DIRECTIONS FOR THIS TASK: What is the number of lines in the following data that contain "text"? Answer with the number alone.

RECORDS TO PROCESS:
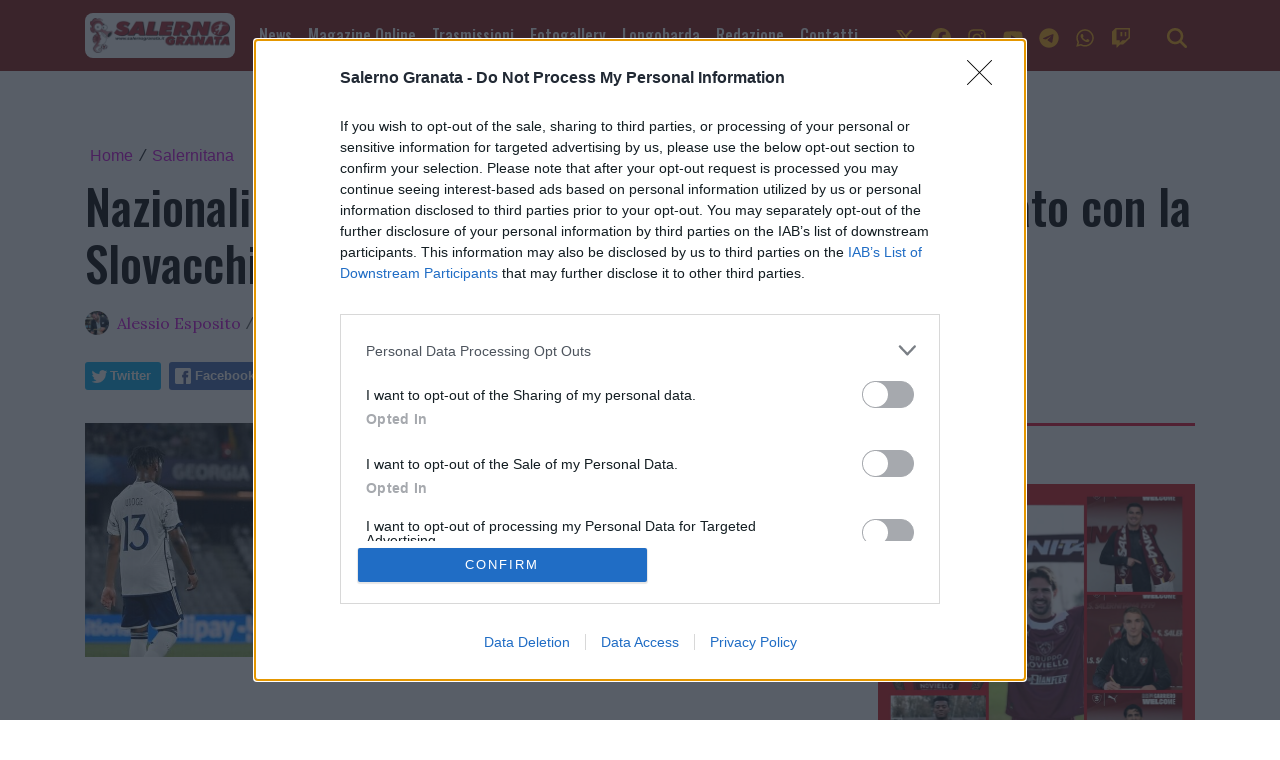

--- FILE ---
content_type: text/html; charset=utf-8
request_url: https://www.google.com/recaptcha/api2/aframe
body_size: 267
content:
<!DOCTYPE HTML><html><head><meta http-equiv="content-type" content="text/html; charset=UTF-8"></head><body><script nonce="03kvWuxPIFl7H50lyca7Jw">/** Anti-fraud and anti-abuse applications only. See google.com/recaptcha */ try{var clients={'sodar':'https://pagead2.googlesyndication.com/pagead/sodar?'};window.addEventListener("message",function(a){try{if(a.source===window.parent){var b=JSON.parse(a.data);var c=clients[b['id']];if(c){var d=document.createElement('img');d.src=c+b['params']+'&rc='+(localStorage.getItem("rc::a")?sessionStorage.getItem("rc::b"):"");window.document.body.appendChild(d);sessionStorage.setItem("rc::e",parseInt(sessionStorage.getItem("rc::e")||0)+1);localStorage.setItem("rc::h",'1769590609665');}}}catch(b){}});window.parent.postMessage("_grecaptcha_ready", "*");}catch(b){}</script></body></html>

--- FILE ---
content_type: text/javascript
request_url: https://slyvi-cdn.ams3.digitaloceanspaces.com/assets/js/adserver.js
body_size: -69
content:
var e = document.createElement('div');
e.id = 'awjlJPnQbmYZ';
e.style.display = 'none';
document.body.appendChild(e);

EXERCISE SOLUTION: 3